Web page caption snippets:
════════

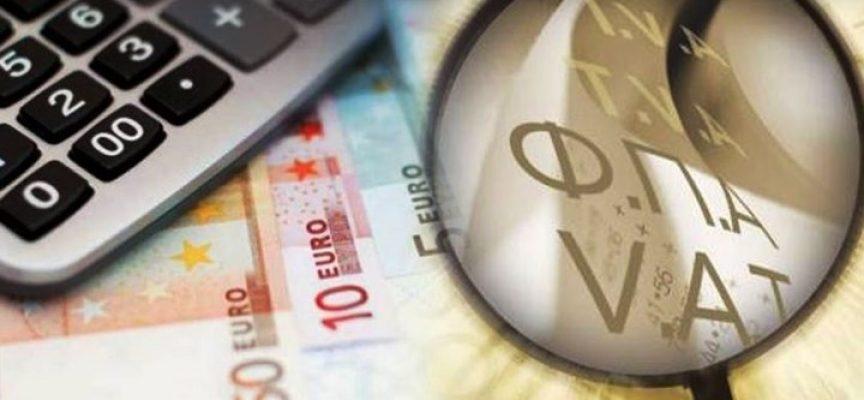 Ξεκινούν οι συμψηφισμοί του 25% του ΦΠΑ με φορολογικές οφειλές | in.gr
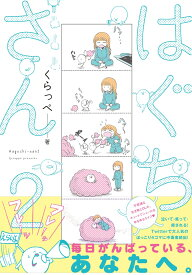 はぐちさん 2 (フィールコミックス) [ くらっぺ ]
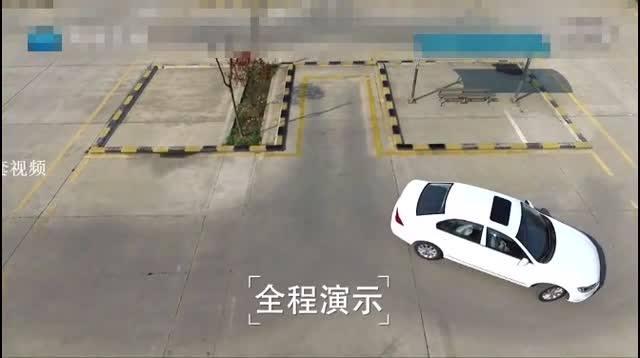 公交驾校:科目二实用倒车入库技巧!据说看了都过了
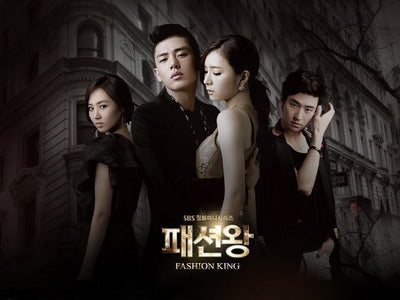 Korean drama dvd: Fashion King, english subtitle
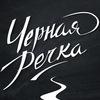 20 МАЯ | ЧЕРНАЯ РЕЧКА, МОСКВА
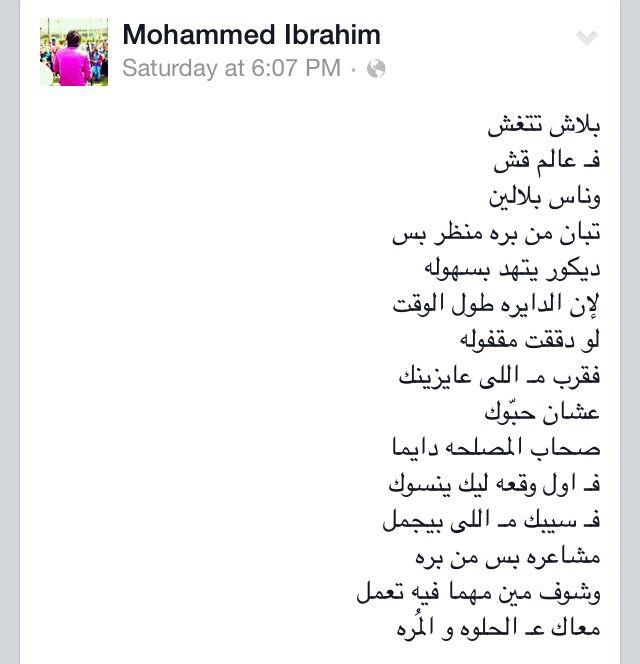 محمد ابراهيم شعر عامية Words Quotes Quotes Words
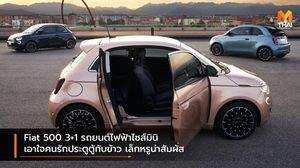 Fiat 500 3+1 รถยนต์ไฟฟ้าไซส์มินิ เอาใจคนรักประตูตู้กับข้าว เล็กหรูน่าสัมผัส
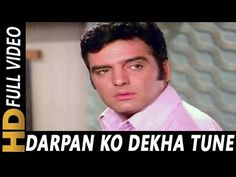 Darpan Ko Dekha Tune | Mukesh | Upaasna 1971 Songs | Sanjay Khan, Mumtaz, Feroz Khan, Helen - YouTube Hindi Old Songs, Hindi Movies, Sanjay Khan, Old Song Download, 70s Hits, Feroz Khan, Romantic Songs, Lead Role, Saddest Songs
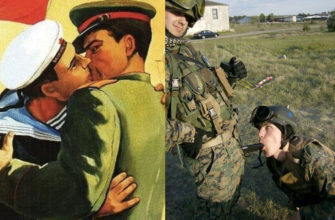 berut li geev gomoseksualistov v armiju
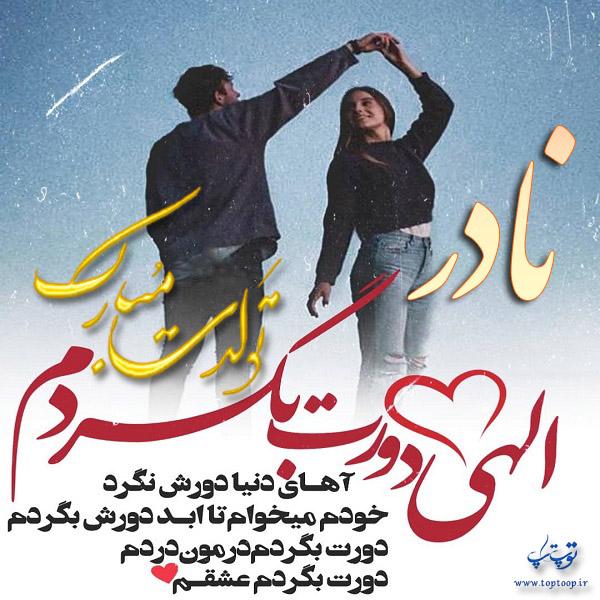 تصویر نوشته عاشقانه برای تولد اسم نادر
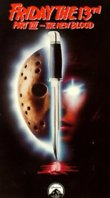 Friday the 13th Part VII: The New Blood DVD Release Date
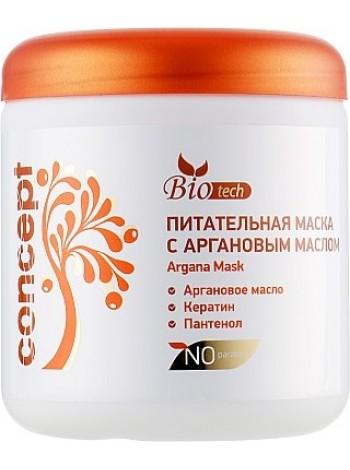 Маска для волос Питательная с Аргановым маслом Concept, 500мл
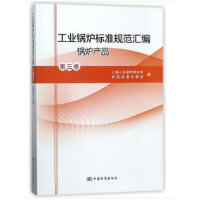 工业锅炉标准规范汇编 第三卷 锅炉产品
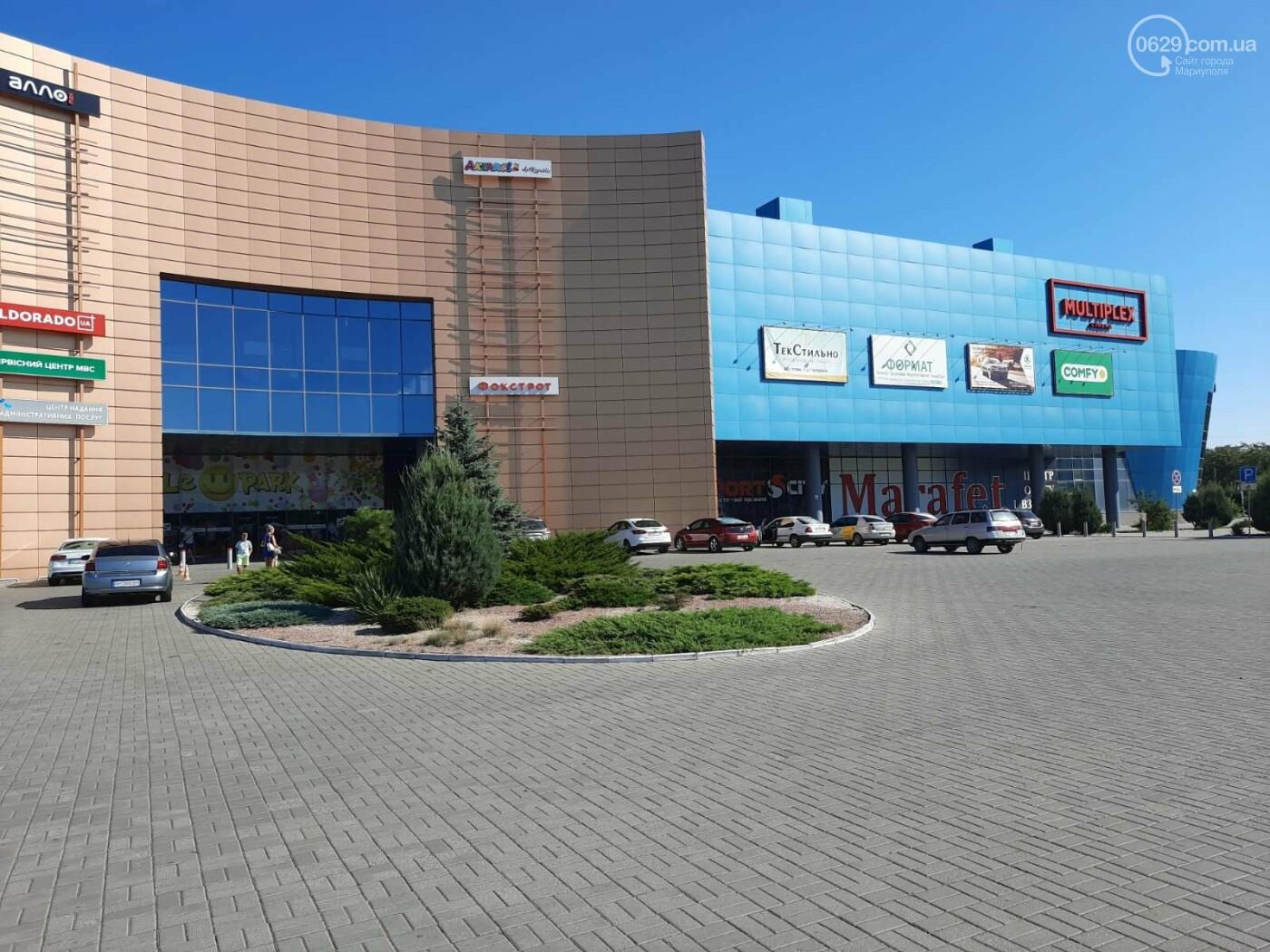 Вниманию автолюбителей! В Мариуполе появился терминал для покупки автозапчастей., фото-8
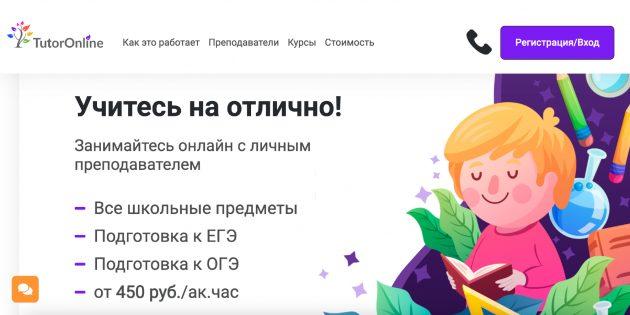 Сервисы для поиска онлайн-репетиторов: TutorOnline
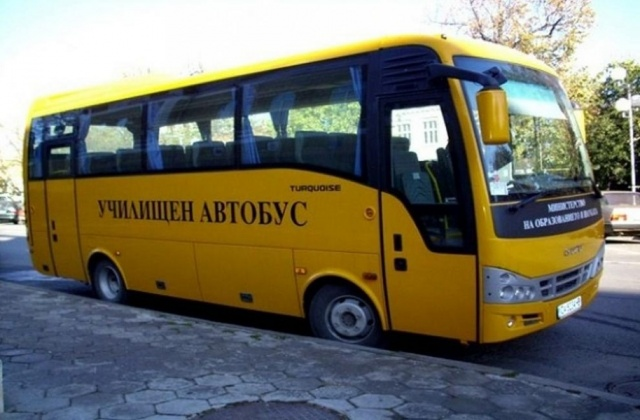 Bulgaria: 5-year-old Child Suffered in a School Bus Accident in Smolyan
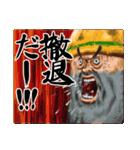 現場作業員たち(個別スタンプ:05)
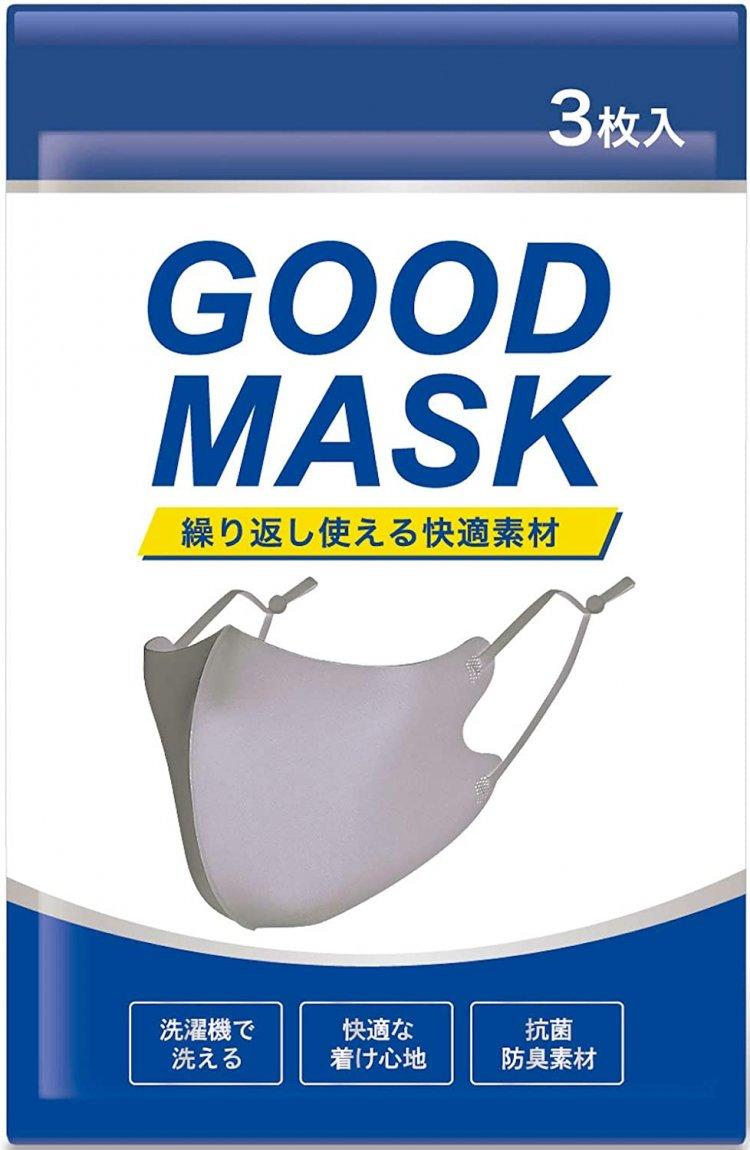 接触冷感のメンズマスク②スポーツシーンの着用にも◎「GOOD MASK」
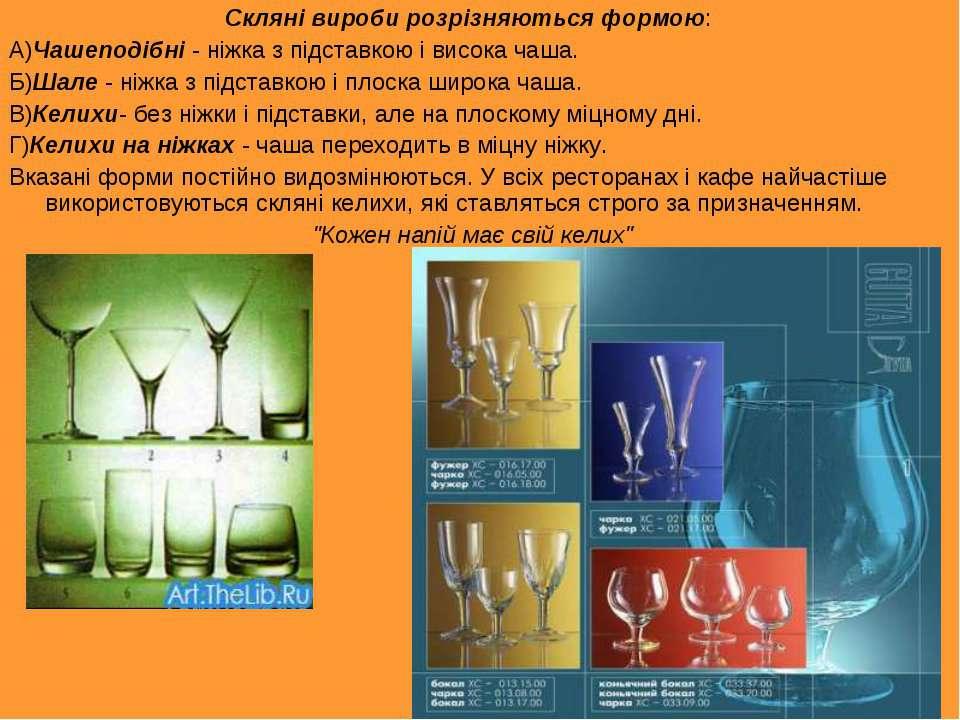 Скляні вироби розрізняються формою: А)Чашеподібні - ніжка з підставкою і висо...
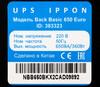 Источник бесперебойного питания IPPON Back Basic 650 Euro,  650ВA [383323] вид 6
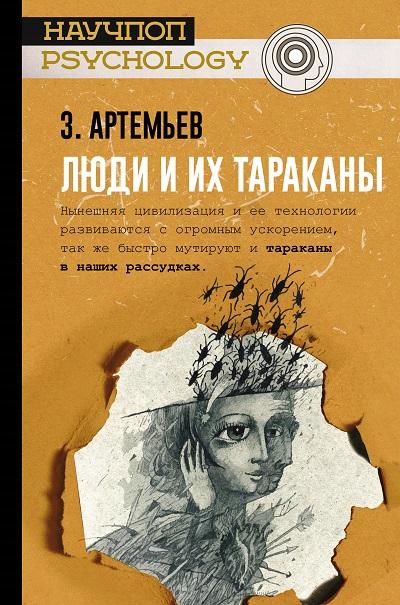 Zahar_Artemev__Lyudi_i_ih_tarakany.jpeg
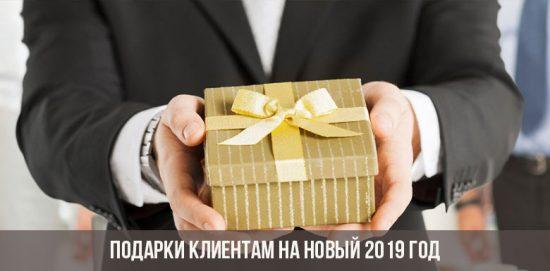 Подарки клиентам на Новый 2019 год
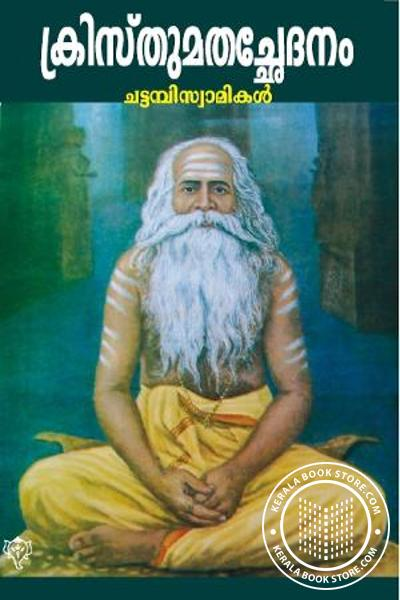 Cover Image of Book Kristhumatha Chethanam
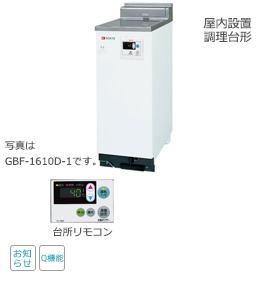 gbf1611d1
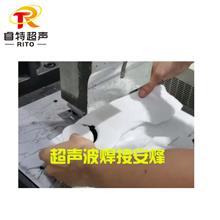塑料粉扑超声波剪切机,塑胶粉扑超音波焊接成型生产设备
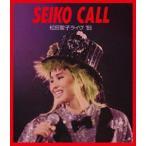 松田聖子/SEIKO CALL〜松田聖子ライヴ '85〜 [Blu-ray]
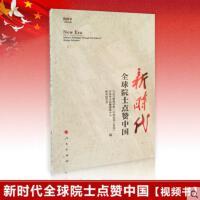 正版现货包发票图书 新时代:全球院士点赞中国 视频图文版 人民出版社 党政读物 党建书籍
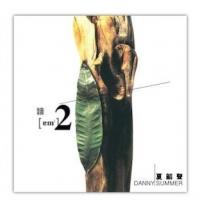 夏韶聲  -  諳 2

════════

■ WHAT THE EXERCISE ASKS: Leave out the pictures, and give all the records again exactly.

■ SOLUTION TO THIS PROBLEM:
 Ξεκινούν οι συμψηφισμοί του 25% του ΦΠΑ με φορολογικές οφειλές | in.gr
 はぐちさん 2 (フィールコミックス) [ くらっぺ ]
 公交驾校:科目二实用倒车入库技巧!据说看了都过了
 Korean drama dvd: Fashion King, english subtitle
 20 МАЯ | ЧЕРНАЯ РЕЧКА, МОСКВА
 محمد ابراهيم شعر عامية Words Quotes Quotes Words
 Fiat 500 3+1 รถยนต์ไฟฟ้าไซส์มินิ เอาใจคนรักประตูตู้กับข้าว เล็กหรูน่าสัมผัส
 Darpan Ko Dekha Tune | Mukesh | Upaasna 1971 Songs | Sanjay Khan, Mumtaz, Feroz Khan, Helen - YouTube Hindi Old Songs, Hindi Movies, Sanjay Khan, Old Song Download, 70s Hits, Feroz Khan, Romantic Songs, Lead Role, Saddest Songs
 berut li geev gomoseksualistov v armiju
 تصویر نوشته عاشقانه برای تولد اسم نادر
 Friday the 13th Part VII: The New Blood DVD Release Date
 Маска для волос Питательная с Аргановым маслом Concept, 500мл
 工业锅炉标准规范汇编 第三卷 锅炉产品
 Вниманию автолюбителей! В Мариуполе появился терминал для покупки автозапчастей., фото-8
 Сервисы для поиска онлайн-репетиторов: TutorOnline
 Bulgaria: 5-year-old Child Suffered in a School Bus Accident in Smolyan
 現場作業員たち(個別スタンプ:05)
 接触冷感のメンズマスク②スポーツシーンの着用にも◎「GOOD MASK」
 Скляні вироби розрізняються формою: А)Чашеподібні - ніжка з підставкою і висо...
 Источник бесперебойного питания IPPON Back Basic 650 Euro,  650ВA [383323] вид 6
 Zahar_Artemev__Lyudi_i_ih_tarakany.jpeg
 Подарки клиентам на Новый 2019 год
 Cover Image of Book Kristhumatha Chethanam
 gbf1611d1
塑料粉扑超声波剪切机,塑胶粉扑超音波焊接成型生产设备
 松田聖子/SEIKO CALL〜松田聖子ライヴ '85〜 [Blu-ray]
 正版现货包发票图书 新时代:全球院士点赞中国 视频图文版 人民出版社 党政读物 党建书籍
 夏韶聲  -  諳 2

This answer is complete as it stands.